:: Exercise description ::
Copy the material from its start through the line containing "212L68 192L48 178L25", swapping every "nucleus" for "cell" and changing nothing else. Leave the pictures out.

:: Given records ::
(begin)
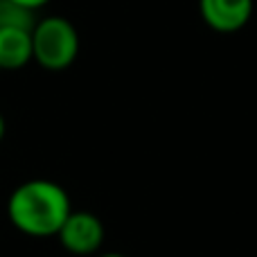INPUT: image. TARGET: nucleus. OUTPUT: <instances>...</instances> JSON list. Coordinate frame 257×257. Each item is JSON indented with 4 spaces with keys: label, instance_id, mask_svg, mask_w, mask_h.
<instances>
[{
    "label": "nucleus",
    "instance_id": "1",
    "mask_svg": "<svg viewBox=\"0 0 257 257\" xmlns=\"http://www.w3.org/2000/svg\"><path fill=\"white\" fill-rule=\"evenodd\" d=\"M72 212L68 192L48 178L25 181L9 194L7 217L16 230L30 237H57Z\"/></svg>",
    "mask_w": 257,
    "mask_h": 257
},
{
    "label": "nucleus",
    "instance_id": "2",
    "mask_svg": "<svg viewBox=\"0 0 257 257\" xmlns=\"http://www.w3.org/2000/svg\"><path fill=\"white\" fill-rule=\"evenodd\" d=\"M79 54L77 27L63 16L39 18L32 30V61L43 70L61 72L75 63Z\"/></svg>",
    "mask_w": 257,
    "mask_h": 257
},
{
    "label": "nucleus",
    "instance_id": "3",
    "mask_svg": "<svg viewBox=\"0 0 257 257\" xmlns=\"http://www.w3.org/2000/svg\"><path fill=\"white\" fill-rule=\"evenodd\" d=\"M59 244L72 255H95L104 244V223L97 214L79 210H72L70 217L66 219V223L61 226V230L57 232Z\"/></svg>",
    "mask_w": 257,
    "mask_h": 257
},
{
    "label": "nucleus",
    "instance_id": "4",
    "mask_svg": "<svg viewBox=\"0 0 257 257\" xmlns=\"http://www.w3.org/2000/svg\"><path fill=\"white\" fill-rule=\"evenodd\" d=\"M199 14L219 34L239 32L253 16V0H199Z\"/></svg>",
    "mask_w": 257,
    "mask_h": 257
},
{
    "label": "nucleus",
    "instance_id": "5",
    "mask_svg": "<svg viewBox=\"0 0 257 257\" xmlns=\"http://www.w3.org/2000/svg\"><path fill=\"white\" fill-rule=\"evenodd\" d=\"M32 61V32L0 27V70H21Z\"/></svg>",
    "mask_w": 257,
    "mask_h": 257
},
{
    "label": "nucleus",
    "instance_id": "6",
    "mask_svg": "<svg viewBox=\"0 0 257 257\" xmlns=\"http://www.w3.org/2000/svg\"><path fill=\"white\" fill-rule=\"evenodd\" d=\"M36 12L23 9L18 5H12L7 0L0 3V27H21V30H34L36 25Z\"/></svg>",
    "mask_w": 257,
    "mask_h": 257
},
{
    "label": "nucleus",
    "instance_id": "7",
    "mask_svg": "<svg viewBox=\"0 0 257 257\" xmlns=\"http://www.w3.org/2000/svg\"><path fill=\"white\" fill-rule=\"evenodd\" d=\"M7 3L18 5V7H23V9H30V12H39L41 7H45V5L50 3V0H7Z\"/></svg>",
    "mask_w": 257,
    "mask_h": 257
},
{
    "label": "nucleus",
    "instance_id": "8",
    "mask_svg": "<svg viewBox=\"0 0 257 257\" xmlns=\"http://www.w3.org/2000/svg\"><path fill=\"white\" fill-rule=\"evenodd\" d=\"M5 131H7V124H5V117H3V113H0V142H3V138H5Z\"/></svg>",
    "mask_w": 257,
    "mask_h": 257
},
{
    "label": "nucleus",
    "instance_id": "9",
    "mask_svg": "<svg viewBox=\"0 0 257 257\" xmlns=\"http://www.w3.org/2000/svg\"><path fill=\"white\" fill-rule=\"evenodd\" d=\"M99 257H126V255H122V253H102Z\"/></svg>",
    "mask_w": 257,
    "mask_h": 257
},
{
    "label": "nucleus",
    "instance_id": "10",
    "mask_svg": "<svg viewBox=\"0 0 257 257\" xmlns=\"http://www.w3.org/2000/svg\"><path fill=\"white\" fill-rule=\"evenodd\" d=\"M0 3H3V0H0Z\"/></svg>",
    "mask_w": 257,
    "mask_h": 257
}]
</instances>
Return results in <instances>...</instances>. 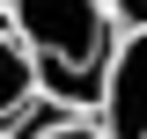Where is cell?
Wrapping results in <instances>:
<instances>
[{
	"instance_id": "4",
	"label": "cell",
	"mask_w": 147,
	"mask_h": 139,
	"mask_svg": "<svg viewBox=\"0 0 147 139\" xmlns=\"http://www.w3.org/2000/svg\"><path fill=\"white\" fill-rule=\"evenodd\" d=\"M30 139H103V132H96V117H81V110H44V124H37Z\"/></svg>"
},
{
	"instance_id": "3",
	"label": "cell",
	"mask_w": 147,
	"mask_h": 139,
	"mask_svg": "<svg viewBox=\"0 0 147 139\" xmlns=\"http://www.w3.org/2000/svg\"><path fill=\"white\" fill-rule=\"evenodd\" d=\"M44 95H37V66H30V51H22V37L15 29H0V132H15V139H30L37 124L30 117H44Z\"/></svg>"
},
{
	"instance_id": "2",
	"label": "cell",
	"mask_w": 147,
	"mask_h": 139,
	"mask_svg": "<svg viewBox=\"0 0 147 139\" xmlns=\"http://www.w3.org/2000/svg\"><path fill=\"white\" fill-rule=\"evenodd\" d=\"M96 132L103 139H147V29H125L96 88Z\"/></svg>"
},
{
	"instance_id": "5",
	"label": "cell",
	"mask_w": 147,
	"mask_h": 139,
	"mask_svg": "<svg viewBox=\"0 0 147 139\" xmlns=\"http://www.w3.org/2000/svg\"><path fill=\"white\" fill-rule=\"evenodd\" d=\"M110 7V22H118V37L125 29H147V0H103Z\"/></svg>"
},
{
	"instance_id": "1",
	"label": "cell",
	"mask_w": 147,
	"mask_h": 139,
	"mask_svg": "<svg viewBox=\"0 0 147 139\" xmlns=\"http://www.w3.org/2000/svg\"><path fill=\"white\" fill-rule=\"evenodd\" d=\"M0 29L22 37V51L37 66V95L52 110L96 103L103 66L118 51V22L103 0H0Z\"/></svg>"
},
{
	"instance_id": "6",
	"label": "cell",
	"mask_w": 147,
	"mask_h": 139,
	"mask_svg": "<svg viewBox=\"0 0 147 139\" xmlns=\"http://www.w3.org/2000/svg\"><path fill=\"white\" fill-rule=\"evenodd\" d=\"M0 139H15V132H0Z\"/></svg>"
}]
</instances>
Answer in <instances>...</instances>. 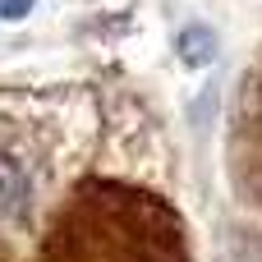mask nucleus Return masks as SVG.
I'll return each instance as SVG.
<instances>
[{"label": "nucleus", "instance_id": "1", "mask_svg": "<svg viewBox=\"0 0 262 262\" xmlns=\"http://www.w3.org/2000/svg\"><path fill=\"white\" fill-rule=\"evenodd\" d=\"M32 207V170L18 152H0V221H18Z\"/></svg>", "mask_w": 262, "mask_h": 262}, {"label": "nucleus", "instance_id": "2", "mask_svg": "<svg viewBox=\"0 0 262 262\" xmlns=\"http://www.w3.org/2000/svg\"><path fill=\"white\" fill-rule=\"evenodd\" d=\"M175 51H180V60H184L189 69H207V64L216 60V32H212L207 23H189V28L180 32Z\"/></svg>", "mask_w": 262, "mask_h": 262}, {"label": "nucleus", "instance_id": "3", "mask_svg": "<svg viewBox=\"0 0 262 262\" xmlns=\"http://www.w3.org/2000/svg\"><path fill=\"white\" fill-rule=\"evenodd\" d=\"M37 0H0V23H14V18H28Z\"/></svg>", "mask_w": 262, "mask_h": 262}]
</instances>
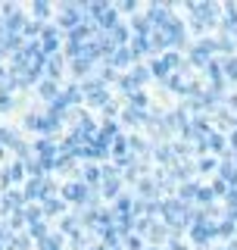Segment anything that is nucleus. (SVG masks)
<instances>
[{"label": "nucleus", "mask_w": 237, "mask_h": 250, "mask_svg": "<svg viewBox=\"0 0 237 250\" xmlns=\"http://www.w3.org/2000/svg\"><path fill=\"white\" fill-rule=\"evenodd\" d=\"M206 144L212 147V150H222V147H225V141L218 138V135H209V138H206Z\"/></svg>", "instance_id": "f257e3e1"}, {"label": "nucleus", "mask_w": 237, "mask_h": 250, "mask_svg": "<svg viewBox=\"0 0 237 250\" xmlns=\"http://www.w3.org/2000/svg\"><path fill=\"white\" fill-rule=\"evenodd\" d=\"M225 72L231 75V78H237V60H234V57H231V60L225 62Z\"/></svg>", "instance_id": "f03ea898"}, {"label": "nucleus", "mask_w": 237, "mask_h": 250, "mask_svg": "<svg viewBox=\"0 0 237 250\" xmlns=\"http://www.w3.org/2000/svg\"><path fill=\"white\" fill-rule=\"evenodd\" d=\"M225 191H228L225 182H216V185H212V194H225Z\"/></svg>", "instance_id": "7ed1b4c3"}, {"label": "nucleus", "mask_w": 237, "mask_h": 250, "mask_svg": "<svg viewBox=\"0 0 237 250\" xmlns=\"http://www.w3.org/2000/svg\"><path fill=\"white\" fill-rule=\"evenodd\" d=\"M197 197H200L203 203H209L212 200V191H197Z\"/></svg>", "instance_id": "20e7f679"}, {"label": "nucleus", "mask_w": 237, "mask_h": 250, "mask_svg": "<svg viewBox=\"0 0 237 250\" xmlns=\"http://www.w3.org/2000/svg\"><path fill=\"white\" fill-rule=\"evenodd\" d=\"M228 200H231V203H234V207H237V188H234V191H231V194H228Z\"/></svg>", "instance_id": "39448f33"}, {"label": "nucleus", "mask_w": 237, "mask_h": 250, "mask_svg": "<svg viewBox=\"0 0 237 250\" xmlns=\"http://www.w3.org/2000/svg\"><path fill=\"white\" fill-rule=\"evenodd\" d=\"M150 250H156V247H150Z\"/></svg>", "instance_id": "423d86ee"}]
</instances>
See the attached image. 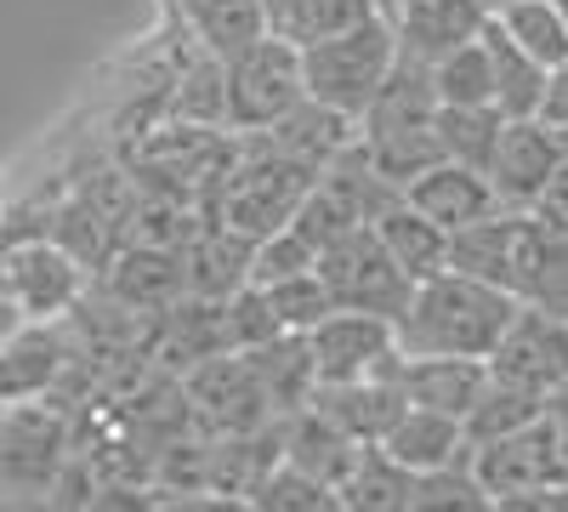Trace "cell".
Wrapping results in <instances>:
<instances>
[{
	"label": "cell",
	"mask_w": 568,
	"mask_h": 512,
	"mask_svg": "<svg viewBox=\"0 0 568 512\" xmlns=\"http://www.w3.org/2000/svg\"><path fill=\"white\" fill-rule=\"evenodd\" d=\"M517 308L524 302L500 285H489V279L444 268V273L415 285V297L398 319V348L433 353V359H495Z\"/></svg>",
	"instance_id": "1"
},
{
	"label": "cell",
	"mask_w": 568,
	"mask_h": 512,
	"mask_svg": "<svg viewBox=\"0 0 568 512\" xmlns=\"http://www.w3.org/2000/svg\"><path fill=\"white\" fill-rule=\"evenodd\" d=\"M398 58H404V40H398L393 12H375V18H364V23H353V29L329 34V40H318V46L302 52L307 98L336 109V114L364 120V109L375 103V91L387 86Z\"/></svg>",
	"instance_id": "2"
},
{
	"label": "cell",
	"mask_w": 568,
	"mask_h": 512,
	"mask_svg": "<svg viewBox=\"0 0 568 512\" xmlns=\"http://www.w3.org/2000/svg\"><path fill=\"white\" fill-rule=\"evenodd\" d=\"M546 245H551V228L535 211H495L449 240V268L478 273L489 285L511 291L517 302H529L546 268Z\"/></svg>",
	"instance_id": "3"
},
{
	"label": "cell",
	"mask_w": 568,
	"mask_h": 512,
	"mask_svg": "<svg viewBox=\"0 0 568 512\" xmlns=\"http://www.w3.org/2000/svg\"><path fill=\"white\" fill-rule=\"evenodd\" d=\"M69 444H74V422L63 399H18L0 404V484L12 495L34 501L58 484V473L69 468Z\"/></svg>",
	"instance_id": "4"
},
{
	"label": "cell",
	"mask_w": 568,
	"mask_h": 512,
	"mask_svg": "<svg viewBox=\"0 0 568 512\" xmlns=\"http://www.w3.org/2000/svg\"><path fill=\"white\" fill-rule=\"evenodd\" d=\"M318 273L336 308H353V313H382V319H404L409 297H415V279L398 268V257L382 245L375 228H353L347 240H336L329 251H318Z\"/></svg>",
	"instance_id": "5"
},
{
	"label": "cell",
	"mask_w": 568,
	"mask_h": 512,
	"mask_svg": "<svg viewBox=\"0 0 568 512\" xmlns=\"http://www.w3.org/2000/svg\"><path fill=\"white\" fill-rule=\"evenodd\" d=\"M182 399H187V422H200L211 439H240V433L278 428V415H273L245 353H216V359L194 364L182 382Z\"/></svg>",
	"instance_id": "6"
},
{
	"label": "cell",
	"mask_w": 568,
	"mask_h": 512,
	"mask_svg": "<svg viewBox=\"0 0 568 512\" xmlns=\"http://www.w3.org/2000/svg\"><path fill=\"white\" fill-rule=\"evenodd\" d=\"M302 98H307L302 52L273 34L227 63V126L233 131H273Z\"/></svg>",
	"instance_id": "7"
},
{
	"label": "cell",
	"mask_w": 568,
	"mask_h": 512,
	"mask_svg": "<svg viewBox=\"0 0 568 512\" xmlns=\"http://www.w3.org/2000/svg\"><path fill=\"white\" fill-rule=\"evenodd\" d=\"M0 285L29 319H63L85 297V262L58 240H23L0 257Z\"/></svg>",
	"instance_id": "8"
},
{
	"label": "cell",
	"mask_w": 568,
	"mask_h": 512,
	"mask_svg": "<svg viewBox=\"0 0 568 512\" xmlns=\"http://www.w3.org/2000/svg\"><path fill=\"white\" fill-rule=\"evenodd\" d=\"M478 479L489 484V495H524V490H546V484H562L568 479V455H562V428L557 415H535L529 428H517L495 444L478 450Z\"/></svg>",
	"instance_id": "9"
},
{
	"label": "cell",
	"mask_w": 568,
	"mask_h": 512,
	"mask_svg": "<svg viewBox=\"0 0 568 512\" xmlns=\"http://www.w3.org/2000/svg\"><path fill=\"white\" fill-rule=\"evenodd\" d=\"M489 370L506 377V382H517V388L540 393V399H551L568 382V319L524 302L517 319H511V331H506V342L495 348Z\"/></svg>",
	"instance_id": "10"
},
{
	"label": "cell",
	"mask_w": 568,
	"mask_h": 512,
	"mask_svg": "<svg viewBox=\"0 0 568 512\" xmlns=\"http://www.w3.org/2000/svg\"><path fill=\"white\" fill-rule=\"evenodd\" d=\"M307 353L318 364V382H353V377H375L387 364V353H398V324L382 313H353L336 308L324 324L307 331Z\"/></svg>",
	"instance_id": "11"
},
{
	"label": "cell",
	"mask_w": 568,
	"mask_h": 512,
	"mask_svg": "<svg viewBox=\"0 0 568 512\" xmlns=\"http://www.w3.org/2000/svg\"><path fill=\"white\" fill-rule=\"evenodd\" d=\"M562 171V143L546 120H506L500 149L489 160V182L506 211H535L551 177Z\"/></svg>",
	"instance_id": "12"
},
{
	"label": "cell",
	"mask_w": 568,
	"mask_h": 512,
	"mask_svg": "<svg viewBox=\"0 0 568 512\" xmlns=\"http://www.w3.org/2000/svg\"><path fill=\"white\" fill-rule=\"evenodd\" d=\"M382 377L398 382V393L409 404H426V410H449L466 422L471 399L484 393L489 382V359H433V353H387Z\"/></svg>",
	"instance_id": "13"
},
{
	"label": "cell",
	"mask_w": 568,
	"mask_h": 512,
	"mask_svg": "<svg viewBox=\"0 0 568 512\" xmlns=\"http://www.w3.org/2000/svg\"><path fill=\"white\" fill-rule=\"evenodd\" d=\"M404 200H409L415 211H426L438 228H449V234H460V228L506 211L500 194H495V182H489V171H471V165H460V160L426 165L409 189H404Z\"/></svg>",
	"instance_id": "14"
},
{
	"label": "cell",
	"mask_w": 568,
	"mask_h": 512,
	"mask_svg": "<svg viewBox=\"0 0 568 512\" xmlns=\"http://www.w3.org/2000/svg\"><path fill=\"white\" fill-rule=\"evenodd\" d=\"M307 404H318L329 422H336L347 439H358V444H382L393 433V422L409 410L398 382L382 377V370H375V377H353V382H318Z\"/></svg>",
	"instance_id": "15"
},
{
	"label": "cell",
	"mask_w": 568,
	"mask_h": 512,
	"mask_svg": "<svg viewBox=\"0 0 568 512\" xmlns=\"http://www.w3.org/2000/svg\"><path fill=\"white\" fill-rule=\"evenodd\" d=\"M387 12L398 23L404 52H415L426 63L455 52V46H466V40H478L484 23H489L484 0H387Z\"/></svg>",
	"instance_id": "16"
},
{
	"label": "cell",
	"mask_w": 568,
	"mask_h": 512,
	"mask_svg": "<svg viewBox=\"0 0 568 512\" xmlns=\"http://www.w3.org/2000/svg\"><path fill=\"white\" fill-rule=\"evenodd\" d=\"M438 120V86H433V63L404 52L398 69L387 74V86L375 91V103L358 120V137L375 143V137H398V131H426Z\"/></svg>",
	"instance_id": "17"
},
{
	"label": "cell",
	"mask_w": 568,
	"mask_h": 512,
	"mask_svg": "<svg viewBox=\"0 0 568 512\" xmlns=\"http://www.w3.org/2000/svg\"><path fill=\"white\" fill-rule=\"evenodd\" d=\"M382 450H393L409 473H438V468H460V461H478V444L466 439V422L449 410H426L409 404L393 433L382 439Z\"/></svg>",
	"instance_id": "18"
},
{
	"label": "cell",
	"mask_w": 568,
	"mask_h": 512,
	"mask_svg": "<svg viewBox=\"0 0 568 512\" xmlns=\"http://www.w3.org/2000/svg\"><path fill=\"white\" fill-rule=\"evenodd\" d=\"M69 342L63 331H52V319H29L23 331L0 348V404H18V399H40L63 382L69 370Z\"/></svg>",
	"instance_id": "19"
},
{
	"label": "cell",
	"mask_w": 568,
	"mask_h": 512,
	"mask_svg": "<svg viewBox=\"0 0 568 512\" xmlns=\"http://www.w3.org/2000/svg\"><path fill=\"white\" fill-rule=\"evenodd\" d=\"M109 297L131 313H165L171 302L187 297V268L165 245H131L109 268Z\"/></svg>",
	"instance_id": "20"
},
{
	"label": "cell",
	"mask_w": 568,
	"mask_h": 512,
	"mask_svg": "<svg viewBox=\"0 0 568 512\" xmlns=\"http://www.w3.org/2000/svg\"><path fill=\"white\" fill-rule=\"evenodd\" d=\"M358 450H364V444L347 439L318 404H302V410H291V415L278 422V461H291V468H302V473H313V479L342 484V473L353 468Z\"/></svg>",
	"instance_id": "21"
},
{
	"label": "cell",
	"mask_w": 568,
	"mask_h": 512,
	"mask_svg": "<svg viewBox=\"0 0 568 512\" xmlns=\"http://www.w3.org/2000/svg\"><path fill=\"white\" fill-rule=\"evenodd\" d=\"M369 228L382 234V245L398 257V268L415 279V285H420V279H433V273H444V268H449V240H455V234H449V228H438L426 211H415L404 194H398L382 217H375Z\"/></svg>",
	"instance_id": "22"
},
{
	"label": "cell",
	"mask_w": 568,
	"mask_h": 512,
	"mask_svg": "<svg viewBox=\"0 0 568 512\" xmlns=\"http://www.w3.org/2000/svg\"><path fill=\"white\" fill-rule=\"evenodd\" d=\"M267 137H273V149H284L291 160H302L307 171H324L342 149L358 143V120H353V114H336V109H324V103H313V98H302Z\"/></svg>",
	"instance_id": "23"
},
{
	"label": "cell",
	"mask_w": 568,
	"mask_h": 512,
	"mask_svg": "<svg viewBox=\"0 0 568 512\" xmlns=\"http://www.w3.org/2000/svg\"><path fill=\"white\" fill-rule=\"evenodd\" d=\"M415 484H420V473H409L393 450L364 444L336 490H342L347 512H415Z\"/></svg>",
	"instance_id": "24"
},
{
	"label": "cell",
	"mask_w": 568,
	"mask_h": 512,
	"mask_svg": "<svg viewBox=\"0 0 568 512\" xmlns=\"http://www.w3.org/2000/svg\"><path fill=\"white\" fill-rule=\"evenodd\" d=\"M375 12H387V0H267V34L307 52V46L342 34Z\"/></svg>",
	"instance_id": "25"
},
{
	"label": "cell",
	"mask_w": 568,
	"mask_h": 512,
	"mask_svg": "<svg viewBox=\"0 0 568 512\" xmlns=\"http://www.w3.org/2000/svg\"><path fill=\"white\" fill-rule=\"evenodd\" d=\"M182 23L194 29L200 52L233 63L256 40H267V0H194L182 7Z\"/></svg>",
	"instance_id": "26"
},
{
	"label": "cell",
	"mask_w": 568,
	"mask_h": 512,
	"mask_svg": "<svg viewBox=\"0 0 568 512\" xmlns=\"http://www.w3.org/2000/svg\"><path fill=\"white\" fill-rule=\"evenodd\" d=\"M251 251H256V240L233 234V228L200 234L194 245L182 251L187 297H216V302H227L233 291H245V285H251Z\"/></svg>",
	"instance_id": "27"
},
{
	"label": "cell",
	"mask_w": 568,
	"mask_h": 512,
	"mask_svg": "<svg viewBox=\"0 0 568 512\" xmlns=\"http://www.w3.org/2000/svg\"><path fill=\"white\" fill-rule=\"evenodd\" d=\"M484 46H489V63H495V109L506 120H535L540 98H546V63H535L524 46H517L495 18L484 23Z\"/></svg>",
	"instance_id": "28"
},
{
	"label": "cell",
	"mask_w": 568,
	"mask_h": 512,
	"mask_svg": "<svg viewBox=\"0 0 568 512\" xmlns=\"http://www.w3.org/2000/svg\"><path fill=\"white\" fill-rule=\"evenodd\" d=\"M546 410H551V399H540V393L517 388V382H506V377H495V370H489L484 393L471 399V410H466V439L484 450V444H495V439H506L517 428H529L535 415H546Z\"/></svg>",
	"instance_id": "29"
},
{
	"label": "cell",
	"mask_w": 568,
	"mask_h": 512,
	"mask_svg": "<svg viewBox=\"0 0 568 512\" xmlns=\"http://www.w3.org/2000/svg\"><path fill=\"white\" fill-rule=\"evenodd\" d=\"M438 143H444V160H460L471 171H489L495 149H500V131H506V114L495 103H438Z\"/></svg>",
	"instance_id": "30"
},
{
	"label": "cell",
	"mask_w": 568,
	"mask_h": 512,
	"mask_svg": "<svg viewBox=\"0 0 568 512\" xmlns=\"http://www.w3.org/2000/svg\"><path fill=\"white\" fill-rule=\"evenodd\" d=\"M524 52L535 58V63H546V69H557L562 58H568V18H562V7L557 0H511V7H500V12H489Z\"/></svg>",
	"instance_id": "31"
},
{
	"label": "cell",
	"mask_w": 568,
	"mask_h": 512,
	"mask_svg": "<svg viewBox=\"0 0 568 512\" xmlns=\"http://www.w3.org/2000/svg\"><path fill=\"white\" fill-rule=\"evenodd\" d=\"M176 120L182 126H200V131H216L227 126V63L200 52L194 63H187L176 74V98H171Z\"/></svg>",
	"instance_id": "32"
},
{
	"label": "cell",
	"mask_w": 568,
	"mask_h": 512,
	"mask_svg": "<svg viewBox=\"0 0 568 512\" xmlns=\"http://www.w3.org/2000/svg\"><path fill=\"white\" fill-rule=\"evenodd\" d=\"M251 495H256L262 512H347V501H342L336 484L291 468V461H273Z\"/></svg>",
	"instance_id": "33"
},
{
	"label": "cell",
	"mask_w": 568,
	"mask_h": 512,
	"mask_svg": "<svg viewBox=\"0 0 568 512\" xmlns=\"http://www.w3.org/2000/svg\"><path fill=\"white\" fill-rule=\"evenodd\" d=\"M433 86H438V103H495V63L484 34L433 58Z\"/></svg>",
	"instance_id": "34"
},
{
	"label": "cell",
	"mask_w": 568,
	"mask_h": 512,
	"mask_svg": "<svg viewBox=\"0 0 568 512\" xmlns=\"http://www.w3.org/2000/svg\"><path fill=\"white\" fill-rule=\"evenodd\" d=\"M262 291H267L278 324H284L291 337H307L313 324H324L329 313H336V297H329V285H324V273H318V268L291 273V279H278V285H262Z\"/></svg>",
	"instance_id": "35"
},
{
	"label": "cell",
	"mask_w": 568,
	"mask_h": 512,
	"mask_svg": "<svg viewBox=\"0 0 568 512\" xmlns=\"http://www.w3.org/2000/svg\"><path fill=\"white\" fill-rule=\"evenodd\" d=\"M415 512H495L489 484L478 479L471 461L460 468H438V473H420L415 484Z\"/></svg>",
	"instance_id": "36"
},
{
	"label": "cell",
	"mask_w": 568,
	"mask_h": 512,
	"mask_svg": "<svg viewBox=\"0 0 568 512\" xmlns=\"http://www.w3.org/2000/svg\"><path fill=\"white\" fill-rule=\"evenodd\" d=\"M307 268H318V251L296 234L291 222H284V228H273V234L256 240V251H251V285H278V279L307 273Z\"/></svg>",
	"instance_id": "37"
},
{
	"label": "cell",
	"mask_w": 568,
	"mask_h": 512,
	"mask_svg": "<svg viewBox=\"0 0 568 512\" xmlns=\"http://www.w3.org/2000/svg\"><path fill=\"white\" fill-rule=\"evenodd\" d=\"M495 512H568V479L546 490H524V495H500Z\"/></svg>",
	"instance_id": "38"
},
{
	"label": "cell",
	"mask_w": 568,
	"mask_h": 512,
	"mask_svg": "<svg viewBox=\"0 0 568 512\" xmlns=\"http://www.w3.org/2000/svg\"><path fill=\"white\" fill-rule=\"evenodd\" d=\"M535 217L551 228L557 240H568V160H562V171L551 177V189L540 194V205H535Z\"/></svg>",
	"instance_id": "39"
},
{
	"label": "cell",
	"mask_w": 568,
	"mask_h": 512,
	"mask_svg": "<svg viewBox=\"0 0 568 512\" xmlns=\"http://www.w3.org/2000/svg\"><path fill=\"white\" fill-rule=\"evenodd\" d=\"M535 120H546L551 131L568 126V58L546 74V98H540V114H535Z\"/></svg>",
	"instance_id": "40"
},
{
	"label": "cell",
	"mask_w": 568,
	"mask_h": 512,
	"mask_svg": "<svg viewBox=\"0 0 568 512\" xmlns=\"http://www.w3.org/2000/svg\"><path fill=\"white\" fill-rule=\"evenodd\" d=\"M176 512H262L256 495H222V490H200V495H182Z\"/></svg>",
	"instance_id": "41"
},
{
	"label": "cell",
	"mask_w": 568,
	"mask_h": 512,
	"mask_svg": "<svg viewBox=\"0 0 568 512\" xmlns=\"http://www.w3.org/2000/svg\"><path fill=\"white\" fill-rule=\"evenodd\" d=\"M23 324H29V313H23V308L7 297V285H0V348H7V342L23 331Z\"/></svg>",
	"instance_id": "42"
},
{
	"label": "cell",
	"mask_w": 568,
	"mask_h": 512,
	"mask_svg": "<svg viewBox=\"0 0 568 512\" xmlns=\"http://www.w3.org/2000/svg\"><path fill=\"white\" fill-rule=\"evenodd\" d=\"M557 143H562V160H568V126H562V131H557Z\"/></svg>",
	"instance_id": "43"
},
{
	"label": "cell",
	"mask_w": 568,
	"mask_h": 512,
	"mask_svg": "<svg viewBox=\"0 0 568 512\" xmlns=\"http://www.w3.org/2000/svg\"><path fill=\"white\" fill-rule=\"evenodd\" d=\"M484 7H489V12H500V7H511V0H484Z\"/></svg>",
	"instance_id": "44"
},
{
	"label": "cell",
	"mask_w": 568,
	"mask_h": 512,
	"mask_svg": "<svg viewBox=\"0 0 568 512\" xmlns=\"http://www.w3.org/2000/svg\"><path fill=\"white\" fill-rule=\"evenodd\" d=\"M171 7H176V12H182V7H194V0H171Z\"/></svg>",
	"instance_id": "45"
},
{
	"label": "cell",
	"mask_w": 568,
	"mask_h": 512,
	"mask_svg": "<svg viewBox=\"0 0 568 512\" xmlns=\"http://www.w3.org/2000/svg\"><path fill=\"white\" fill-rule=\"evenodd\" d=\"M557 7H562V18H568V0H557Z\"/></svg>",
(end)
:: Correct result ::
INPUT: image. TARGET: cell. OUTPUT: <instances>...</instances> JSON list. Coordinate frame 257×257. Each item is JSON indented with 4 spaces with keys: label, instance_id, mask_svg, mask_w, mask_h.
<instances>
[{
    "label": "cell",
    "instance_id": "1",
    "mask_svg": "<svg viewBox=\"0 0 257 257\" xmlns=\"http://www.w3.org/2000/svg\"><path fill=\"white\" fill-rule=\"evenodd\" d=\"M72 212L68 192L48 178L25 181L9 194L7 217L16 230L30 237H57Z\"/></svg>",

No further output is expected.